Горожанин, словно очнувшись, пугливо оглянулся на меня, молча поклонился в пояс и побежал вдоль реки в город.
— Леско?
— Я здесь, Степан Тимофеевич, — рядом неслышно вырос есаул, который старался не смотреть на меня, хмурился, кусал тонкие губы — видать, жалел утопшего.
— Приготовь струг гулять по Волге-матушке — пойдём мимо Астрахани! — приказал я ему глухим голосом. — Вина возьми два… нет, три бочонка!
Струг скользил вдоль астраханских стен. Чарки молча наливали, молча поднимали и молча пили.
— Помянем лихого запорожца! — только и сказал я.
Вечер выдался душным — где-то на юге, в татарских степях полыхали зарницы. Быть грозе. Выпитое вино разгоняло кровь. Становилось жарко. Я скинул с себя красный скарлатный кафтан, остался в белой льняной рубахе. Рядом, как обычно, сидела молчаливая княжна. Я откинул с её лица тонкую белую ткань. Её чёрные огромные глаза испуганно уставились на меня.

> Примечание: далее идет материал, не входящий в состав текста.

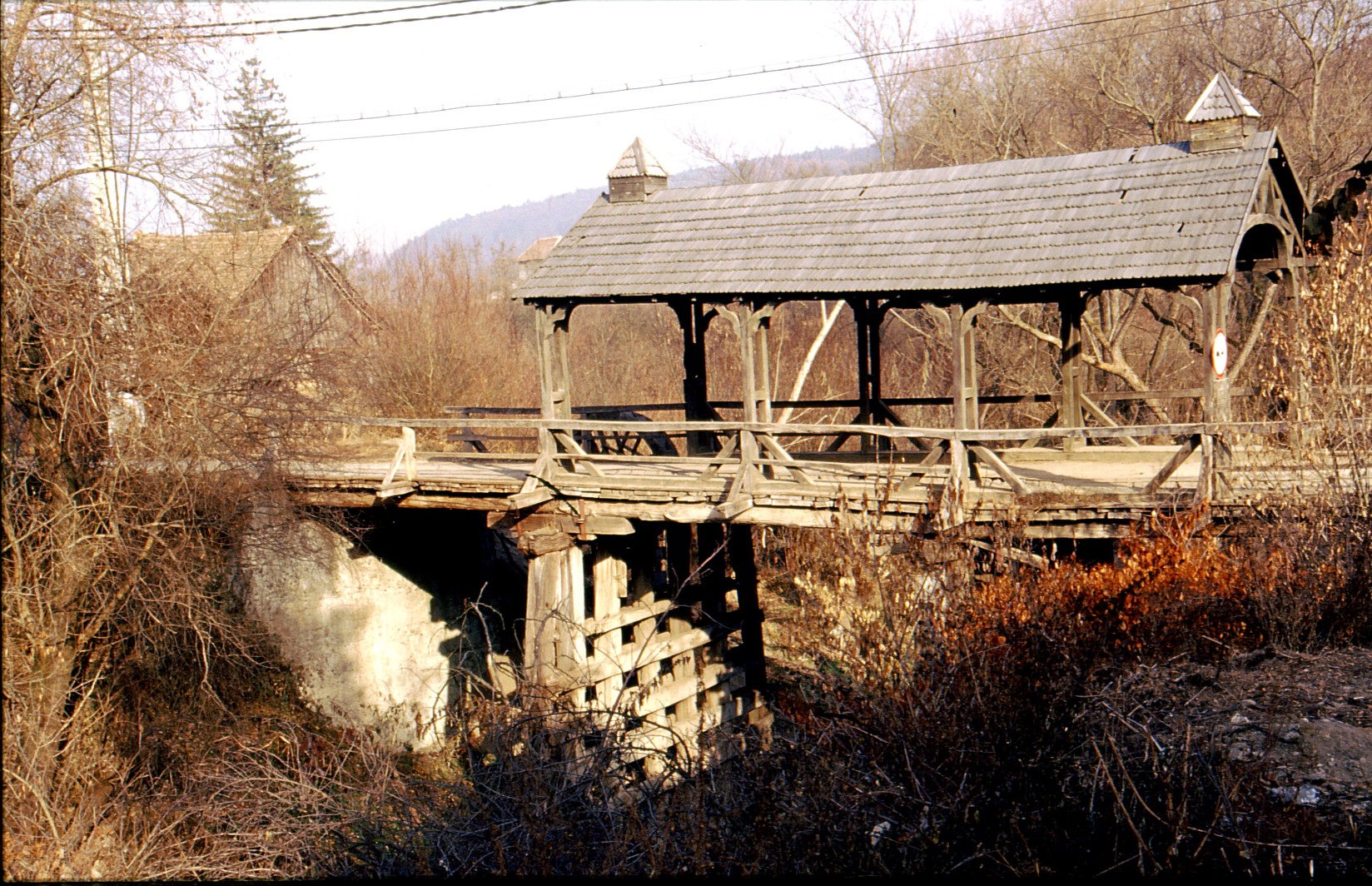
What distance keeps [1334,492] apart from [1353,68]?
18.3 m

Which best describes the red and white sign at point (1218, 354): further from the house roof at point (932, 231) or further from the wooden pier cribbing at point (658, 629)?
the wooden pier cribbing at point (658, 629)

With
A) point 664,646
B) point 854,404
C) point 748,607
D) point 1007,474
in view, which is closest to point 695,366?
point 854,404

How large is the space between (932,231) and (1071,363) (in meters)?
2.69

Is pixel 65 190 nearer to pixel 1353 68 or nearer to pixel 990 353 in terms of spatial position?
pixel 990 353

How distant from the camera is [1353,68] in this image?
22984mm

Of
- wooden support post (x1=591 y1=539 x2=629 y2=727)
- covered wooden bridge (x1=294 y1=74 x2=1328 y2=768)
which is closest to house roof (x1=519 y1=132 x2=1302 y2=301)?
covered wooden bridge (x1=294 y1=74 x2=1328 y2=768)

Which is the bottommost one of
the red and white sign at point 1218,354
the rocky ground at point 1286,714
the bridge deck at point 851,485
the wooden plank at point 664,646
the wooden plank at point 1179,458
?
the wooden plank at point 664,646

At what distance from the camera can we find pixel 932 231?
12750 millimetres

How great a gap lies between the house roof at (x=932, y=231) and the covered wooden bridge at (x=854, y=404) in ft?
0.10

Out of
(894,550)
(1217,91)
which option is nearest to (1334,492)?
(894,550)

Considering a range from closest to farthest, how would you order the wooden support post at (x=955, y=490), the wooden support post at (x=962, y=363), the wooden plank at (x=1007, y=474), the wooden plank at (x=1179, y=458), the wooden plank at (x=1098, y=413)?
1. the wooden support post at (x=955, y=490)
2. the wooden plank at (x=1179, y=458)
3. the wooden plank at (x=1007, y=474)
4. the wooden support post at (x=962, y=363)
5. the wooden plank at (x=1098, y=413)

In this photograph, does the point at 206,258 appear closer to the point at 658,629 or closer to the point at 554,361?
the point at 554,361

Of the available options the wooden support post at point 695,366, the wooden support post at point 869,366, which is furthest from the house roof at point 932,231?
the wooden support post at point 869,366

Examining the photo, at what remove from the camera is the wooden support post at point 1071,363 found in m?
13.8
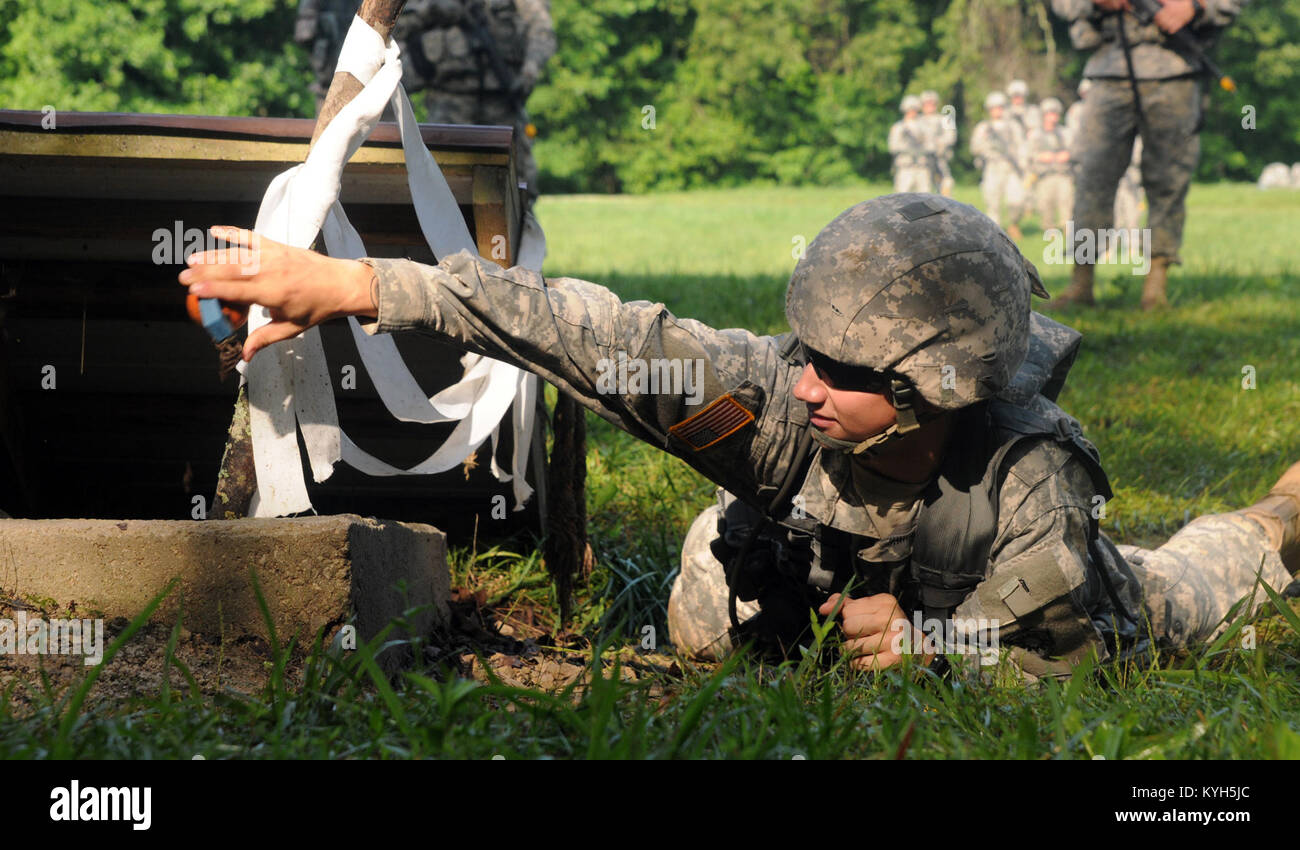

Я невольно залюбовался её бледным, точёным лицом, изогнутыми, как татарский лук, чёрными бровями, пухлыми алыми губами.
— Не бойся! — я протянул ей полную чарку. — Выпей за упокой души Хвёдора Запорожца. Пей! — закричал я.
Она робко приняла чашу и, не сводя с меня тёмных, пугливых глаз, долго пила мелкими, судорожными глотками. Наконец протянула полупустой кубок. Я допил вино и выбросил кубок за борт. Всплеснула вода, из-за туч проглянуло вечернее солнце, и я увидел, как блеснул бок кубка, золотой рыбкой исчезнувший в речной пучине. Казаки молча смотрели на меня — чего теперь им ждать от атамана.
— Волга — мать всех рек, одарила ты меня златом, серебром, золотыми каменьями, наградила меня славой и честью, а я тебе ничего не дал в подарок. Прости, — я поднялся, посмотрел в тёмную воду.
Солнце вновь скрылось, налетел ветер, и чёрное речное зеркало покрылось рябью. Волны били в борт струга. Мрачная тень воды притягивала взор.
— Так возьми же у меня самое дорогое, что у меня есть! — выкрикнул я и, решившись, подхватил княжну и с размаху кинул её в тёмную воду.
Река успела принять лёгкий девичий крик, и княжна камнем пошла на дно.
Казаки окаменели. Первым опомнился Черкашенин:
— Атаман?!
Леско бросился к борту. Я перехватил его за плечо и бросил на дно струга.
— Сидеть! — рявкнул я и другим, изменившимся, внезапно севшим голосом сказал: — Всё, Леско, всё… Уже поздно.